Пожалуйста, перепиши весь материал ниже, заменив «dark ground» на «bare earth» и оставив всё остальное без изменений. Картинки в ответ не включай.

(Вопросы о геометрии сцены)
====
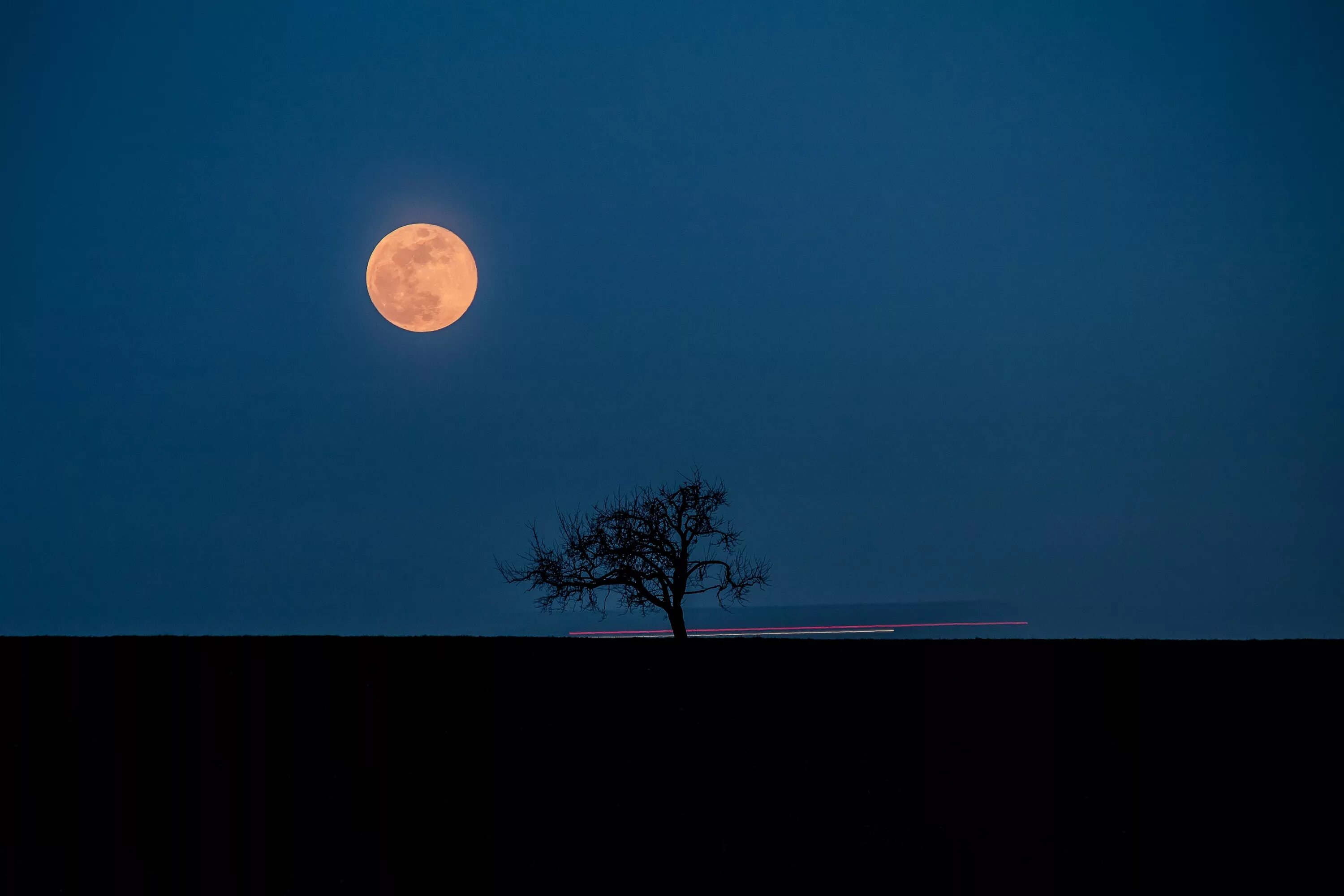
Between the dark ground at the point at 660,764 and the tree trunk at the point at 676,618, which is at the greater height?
the tree trunk at the point at 676,618

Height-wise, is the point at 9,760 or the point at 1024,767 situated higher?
the point at 9,760

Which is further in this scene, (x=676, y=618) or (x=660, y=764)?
(x=676, y=618)

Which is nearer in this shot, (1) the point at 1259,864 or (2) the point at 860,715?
(1) the point at 1259,864

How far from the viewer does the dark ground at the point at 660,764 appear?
3211mm

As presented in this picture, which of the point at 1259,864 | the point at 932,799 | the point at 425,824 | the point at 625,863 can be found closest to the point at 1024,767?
the point at 932,799

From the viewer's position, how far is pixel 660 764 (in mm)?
3412

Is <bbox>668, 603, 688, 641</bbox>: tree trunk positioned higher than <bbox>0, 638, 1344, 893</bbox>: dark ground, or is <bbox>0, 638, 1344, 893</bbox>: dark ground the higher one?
<bbox>668, 603, 688, 641</bbox>: tree trunk

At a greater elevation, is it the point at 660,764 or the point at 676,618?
the point at 676,618

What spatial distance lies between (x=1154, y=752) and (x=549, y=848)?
2.42 metres

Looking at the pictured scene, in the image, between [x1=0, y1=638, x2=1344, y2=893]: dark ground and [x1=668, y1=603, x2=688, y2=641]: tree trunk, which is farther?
[x1=668, y1=603, x2=688, y2=641]: tree trunk

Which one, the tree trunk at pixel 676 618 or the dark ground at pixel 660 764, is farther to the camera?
the tree trunk at pixel 676 618

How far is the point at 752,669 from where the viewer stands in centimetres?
346

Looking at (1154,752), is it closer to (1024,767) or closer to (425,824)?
(1024,767)

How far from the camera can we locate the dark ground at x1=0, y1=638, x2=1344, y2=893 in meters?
3.21
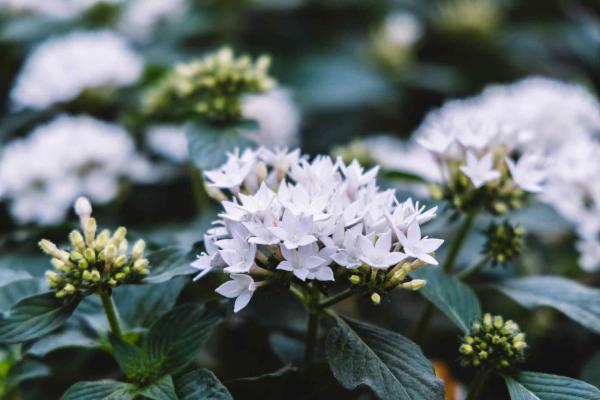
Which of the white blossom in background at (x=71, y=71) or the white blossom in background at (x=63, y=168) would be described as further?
the white blossom in background at (x=71, y=71)

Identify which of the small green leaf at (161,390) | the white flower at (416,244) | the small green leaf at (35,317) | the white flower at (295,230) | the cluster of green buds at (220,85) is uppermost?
the cluster of green buds at (220,85)

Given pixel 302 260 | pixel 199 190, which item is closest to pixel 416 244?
pixel 302 260

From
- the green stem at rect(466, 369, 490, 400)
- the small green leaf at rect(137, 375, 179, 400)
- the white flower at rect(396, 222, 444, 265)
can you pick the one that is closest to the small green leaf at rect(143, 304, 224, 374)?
the small green leaf at rect(137, 375, 179, 400)

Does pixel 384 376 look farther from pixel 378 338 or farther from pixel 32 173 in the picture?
pixel 32 173

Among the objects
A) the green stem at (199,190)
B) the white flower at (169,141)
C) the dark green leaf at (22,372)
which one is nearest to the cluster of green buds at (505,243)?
the green stem at (199,190)

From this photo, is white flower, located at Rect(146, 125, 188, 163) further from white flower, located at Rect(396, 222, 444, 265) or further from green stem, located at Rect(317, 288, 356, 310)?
white flower, located at Rect(396, 222, 444, 265)

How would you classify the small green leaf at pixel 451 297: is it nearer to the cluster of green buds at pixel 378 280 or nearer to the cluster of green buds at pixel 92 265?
the cluster of green buds at pixel 378 280
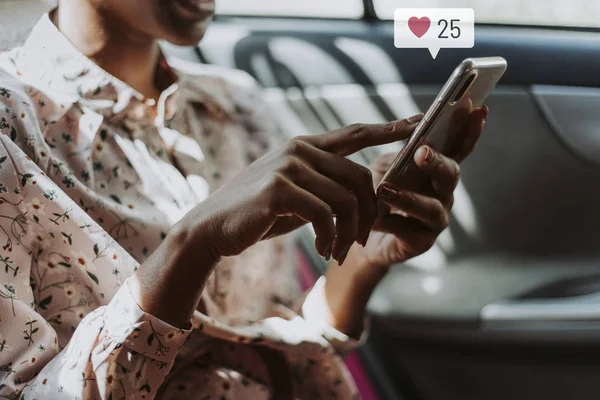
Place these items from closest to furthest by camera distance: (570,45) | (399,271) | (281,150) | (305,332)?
(281,150) → (305,332) → (570,45) → (399,271)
====
**РЕШЕНИЕ ЗАДАЧИ**
Between the bare earth at the point at 660,764 and the tree trunk at the point at 676,618, which is at the greater height?
the tree trunk at the point at 676,618

Height-wise, is the point at 9,760 or the point at 1024,767 situated higher?
the point at 9,760

Which is further in this scene, (x=676, y=618) or (x=660, y=764)?
(x=676, y=618)

Which is nearer in this shot, (1) the point at 1259,864 or (2) the point at 860,715?
(1) the point at 1259,864

How far from the viewer does the bare earth at the point at 660,764 appear?
3211mm

As presented in this picture, which of the point at 1259,864 | the point at 932,799 | the point at 425,824 | the point at 625,863 can be found closest to the point at 1024,767?
the point at 932,799

From the viewer's position, how far is pixel 660 764 (in mm)?
3412

Is <bbox>668, 603, 688, 641</bbox>: tree trunk positioned higher than <bbox>0, 638, 1344, 893</bbox>: bare earth, or is <bbox>0, 638, 1344, 893</bbox>: bare earth the higher one?
<bbox>668, 603, 688, 641</bbox>: tree trunk

At a greater elevation, is it the point at 660,764 or the point at 676,618?
the point at 676,618

What spatial distance lies between (x=1154, y=752) and (x=549, y=848)?
2.42 metres

Looking at the pictured scene, in the image, between [x1=0, y1=638, x2=1344, y2=893]: bare earth and [x1=668, y1=603, x2=688, y2=641]: tree trunk, which is farther?
[x1=668, y1=603, x2=688, y2=641]: tree trunk

Which one, the tree trunk at pixel 676 618 or the bare earth at pixel 660 764, is farther to the camera?
the tree trunk at pixel 676 618

How far is the point at 752,669 from where the viewer stands in centimetres?
346

Looking at (1154,752), is it closer to (1024,767) or closer to (425,824)?
(1024,767)

How far from the camera can we locate the bare earth at x1=0, y1=638, x2=1344, y2=893 in meters?
3.21
Which of the white blossom in background at (x=71, y=71) or the white blossom in background at (x=63, y=168) would be described as further?
the white blossom in background at (x=71, y=71)

Identify which of the small green leaf at (161,390) | the white flower at (416,244) | the small green leaf at (35,317) | the white flower at (295,230) | the cluster of green buds at (220,85) is uppermost?
the cluster of green buds at (220,85)

Given pixel 302 260 | pixel 199 190, which item is closest to pixel 416 244?
pixel 302 260

From
- the green stem at rect(466, 369, 490, 400)
- the small green leaf at rect(137, 375, 179, 400)
- the white flower at rect(396, 222, 444, 265)
can you pick the one that is closest to the small green leaf at rect(143, 304, 224, 374)?
the small green leaf at rect(137, 375, 179, 400)

Does pixel 384 376 look farther from pixel 378 338 or farther from pixel 32 173 in the picture?
pixel 32 173

Among the objects
A) the green stem at (199,190)
B) the white flower at (169,141)
C) the dark green leaf at (22,372)
which one is nearest to the cluster of green buds at (505,243)?
the green stem at (199,190)

From this photo, is white flower, located at Rect(146, 125, 188, 163) further from white flower, located at Rect(396, 222, 444, 265) or further from green stem, located at Rect(317, 288, 356, 310)?
white flower, located at Rect(396, 222, 444, 265)

How would you classify the small green leaf at pixel 451 297: is it nearer to the cluster of green buds at pixel 378 280 or nearer to the cluster of green buds at pixel 92 265?
the cluster of green buds at pixel 378 280
Place these items from closest to furthest by camera distance: (570,45) | (399,271) | (281,150) | (305,332)?
(281,150) → (305,332) → (570,45) → (399,271)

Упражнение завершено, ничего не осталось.